For reporting a bug, please always provide a reproducible R script and (if necessary) a corresponding dataset.


VERSIONS LAM 0.4 | 2019-05-06 | Last: LAM 0.4-17

NOTE * changed default optimizer in pmle() to "nlminb" ADDED * added function clpm_to_ctm() for transformation of path coefficients to different time intervals for cross-lagged panel model (due to a discussion with Steffani Sass)

DATA * included/modified datasets: --- EXAMP * included/modified examples: clpm_to_ctm (1,2,3)

VERSIONS LAM 0.3 | 2018-06-06 | Last: LAM 0.3-48

ADDED * included Rcpp implementations for loglike_mvnorm() and loglike_mvnorm_NA_pattern() functions NOTE * optimization function stats::nlminb() can be used in the pmle() function as an alternative to stats::optim() NOTE * added 'numDeriv' package to the list of imported packages NOTE * included argument 'proposal_equal' in amh() NOTE * set the argument 'prior=NULL' as the default in pmle() ADDED * included argument 'model_grad' in pmle() which allows the specification of the gradient of the log-likelihood function

DATA * included/modified datasets: --- EXAMP * included/modified examples: amh (1)

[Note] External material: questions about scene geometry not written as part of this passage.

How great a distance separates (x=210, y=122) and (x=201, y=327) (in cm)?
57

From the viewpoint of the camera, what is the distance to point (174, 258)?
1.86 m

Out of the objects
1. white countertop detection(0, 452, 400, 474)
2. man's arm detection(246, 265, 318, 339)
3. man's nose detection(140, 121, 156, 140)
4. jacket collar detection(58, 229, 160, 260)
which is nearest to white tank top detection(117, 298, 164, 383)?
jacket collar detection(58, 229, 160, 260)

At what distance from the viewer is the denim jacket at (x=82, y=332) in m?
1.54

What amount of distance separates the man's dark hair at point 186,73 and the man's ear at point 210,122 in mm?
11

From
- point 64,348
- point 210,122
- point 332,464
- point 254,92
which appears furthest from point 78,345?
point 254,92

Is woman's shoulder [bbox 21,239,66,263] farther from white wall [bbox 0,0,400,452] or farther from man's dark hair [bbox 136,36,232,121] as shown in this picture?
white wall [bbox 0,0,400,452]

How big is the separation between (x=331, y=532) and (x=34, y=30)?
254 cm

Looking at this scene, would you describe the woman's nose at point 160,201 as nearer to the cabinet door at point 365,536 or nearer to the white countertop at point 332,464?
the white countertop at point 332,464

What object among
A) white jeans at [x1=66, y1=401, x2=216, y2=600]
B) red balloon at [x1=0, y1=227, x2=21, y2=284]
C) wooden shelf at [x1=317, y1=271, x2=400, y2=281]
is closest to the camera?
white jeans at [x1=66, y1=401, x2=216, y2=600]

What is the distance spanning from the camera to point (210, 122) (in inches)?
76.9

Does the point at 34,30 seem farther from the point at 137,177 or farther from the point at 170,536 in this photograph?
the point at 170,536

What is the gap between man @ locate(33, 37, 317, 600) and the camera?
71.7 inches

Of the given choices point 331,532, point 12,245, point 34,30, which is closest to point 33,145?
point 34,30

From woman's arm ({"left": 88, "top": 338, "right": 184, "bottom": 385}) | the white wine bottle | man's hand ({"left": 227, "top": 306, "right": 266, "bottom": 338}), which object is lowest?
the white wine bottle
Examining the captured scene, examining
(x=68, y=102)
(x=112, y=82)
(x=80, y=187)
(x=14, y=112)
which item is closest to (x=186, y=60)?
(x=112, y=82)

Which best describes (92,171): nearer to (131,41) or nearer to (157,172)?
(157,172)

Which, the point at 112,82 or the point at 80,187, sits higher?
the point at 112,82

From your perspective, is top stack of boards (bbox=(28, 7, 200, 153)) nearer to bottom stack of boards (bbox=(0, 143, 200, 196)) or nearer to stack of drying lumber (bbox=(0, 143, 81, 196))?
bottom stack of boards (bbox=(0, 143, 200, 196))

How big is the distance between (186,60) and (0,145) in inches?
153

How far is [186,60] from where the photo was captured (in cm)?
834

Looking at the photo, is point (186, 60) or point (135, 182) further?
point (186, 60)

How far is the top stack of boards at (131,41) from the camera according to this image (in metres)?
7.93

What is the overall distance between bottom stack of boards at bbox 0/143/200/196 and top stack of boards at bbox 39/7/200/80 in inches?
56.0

VERSIONS LAM 0.2 | 2018-03-20 | Last: LAM 0.2-9

ADDED * included function suff_stat_NA_pattern() which computes sufficient statistics for a given dataset with missing response patterns ADDED * included function loglike_mvnorm_NA_pattern() which computed the multivariate normal log-likelihood for data with missing response patterns NOTE * fixed a problem with only one phase for tuning proposal distribution

DATA * included/modified datasets: --- EXAMP * included/modified examples: suff_stat_NA_pattern (1), loglike_mvnorm (2)

VERSIONS LAM 0.1 | 2017-11-24 | Last: LAM 0.1-22

NOTE * added Example 3 in amh() which was transferred from the 'STARTS' package to the 'LAM' package

DATA * included/modified datasets: --- EXAMP * included/modified examples: amh (3)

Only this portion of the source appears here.